The Bogeyman

As I’ve mentioned before, I was not the best-behaved little boy in the world, and I often disobeyed my mother. When I was about three or four years old, she figured out a clever way to get me to do things. For example, let’s say that I was playing outside and my mother wanted me to come in for supper. She’d call to me out the window, “Jack, come on in, it’s time for supper.” I pretended that I hadn’t heard her and simply went on doing what I was doing. So she called out a little louder. “Oh, maybe you didn’t hear me. I said come on in, it’s time for supper.”

This time I answered her: “No! I want to stay out here and play.”

So then she said even louder, “I said come in, it’s time for supper.”

“No!” I insisted.

My mother yelled, “You’re making me mad!”

“I don’t care,” I said.

Then she made her voice so soft that it was hard to hear her. “If you don’t come in right now, the bogeyman’s going to get you.”

“Okay,” I said. “I’ll be right in.”

When I was inside, my mother said, “Wash your hands.” I ignored her. So she said, “Oh, maybe you didn’t hear me. I said wash your hands.”

“No!” I said.

“I said wash your hands,” she said a bit louder.

“No!” I said. “They’re only going to get dirty again.”

“You’re making me mad,” she said.

“I don’t care,” I said.

Then she made her voice soft again and said, “You wash your hands or the bogeyman’s going to get you!”

“Okay,” I said, and washed my hands.

At dinner I always ate the meat first and then, if there was any room left, the potatoes. I almost never touched the vegetables.

“Eat your vegetables,” my mother said. I pretended that I didn’t hear her.

“Oh, maybe you didn’t hear me. I said eat your vegetables.”

“No!”

“Eat your vegetables,” she said a bit louder.

“No!” I said. “I don’t like them, and you can’t make me eat them.”

“You’re making me mad,” she said.

“I don’t care.”

Then her voice got very soft, and she said, almost in a whisper, “You eat your vegetables or the bogeyman’s going to get you.”

“Okay,” I said, and ate my vegetables in a hurry.

Later in the evening my mother said, “It’s bedtime. Put on your pajamas and get ready for bed.” I pretended that I didn’t hear her.

“Oh, maybe you didn’t hear me,” my mother said. “I told you to put on your pajamas and get ready for bed.”

“No!”

“Go to bed,” she said a bit louder.

“No, I don’t want to go to bed. I’m not tired.”

“I said, go to bed.”

“No! You’re so mean.”

Her voice got very soft, and she said, “You go to bed or the bogeyman’s going to get you.”

“Okay, I’ll go to bed.” And I did.

This sort of thing went on for a long time until I finally figured out that no matter what I did or didn’t do, the bogeyman never got me. So I decided to play a little trick on my mother. I woke up in the middle of the night and started screaming at the top of my voice, “Help! Help! Mommy! Mommy! Mommy! The bogeyman! The bogeyman! He’s got me! He’s biting me! He’s chewing me! He’s eating me! Help! Help! Mommy! Mommy! Mommy!”

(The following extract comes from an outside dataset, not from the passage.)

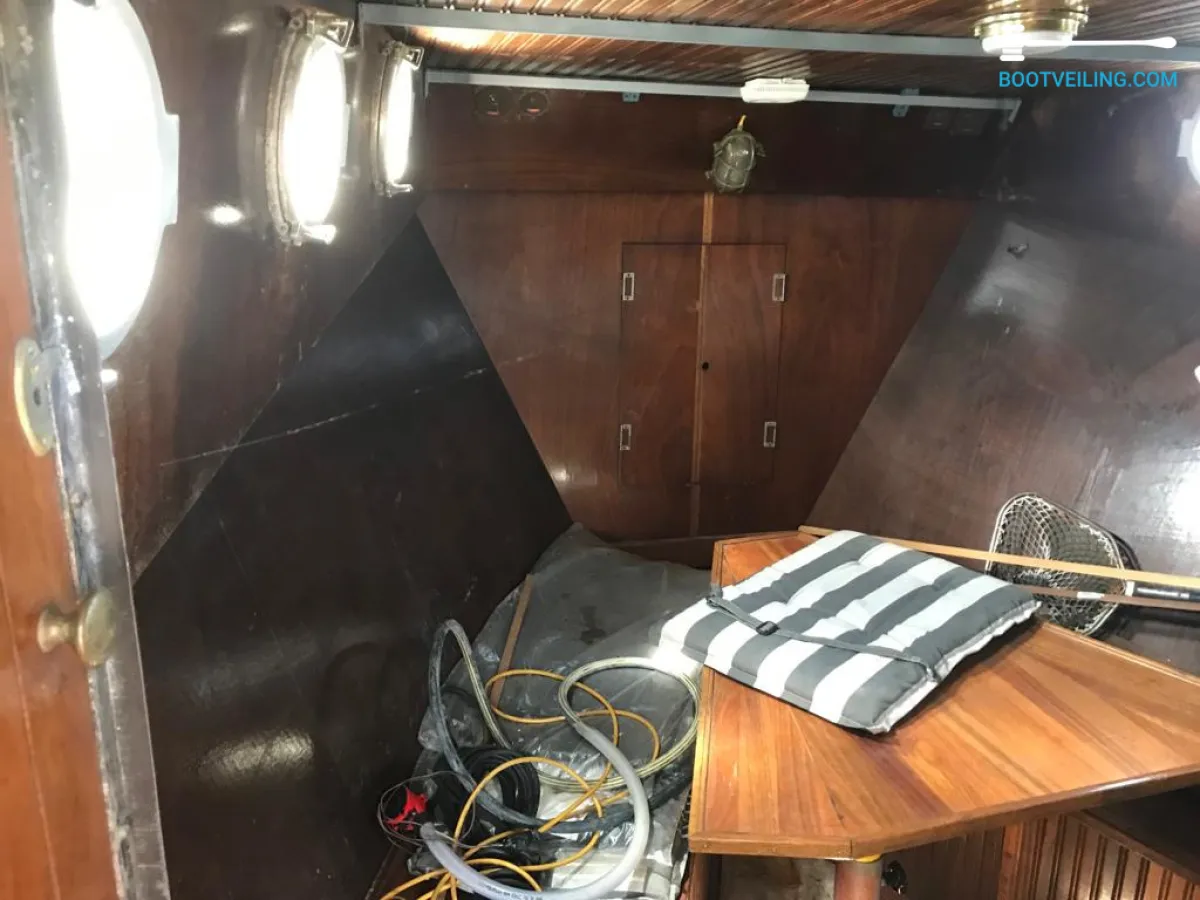 Staal Werkboot Werkboot 1050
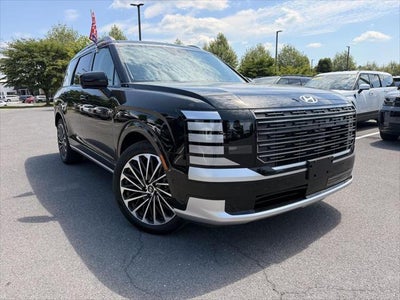 Photo of a 2026 Hyundai Palisade AWD Calligraphy 4DR SUV for sale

I guess I must have scared my mother half out of her wits. She raced down the hall, charged into my bedroom, and switched on the light, all the while shouting, “Oh! My boy! My boy! My poor little boy! What’s the matter? What’s the matter? What’s the matter?”

And there I was, standing up in the middle of my bed with an enormous grin on my face. “I fooled you!” I said to her.

After that my mother never threatened me with the bogeyman again. Also, I didn’t have any dessert for the next two weeks.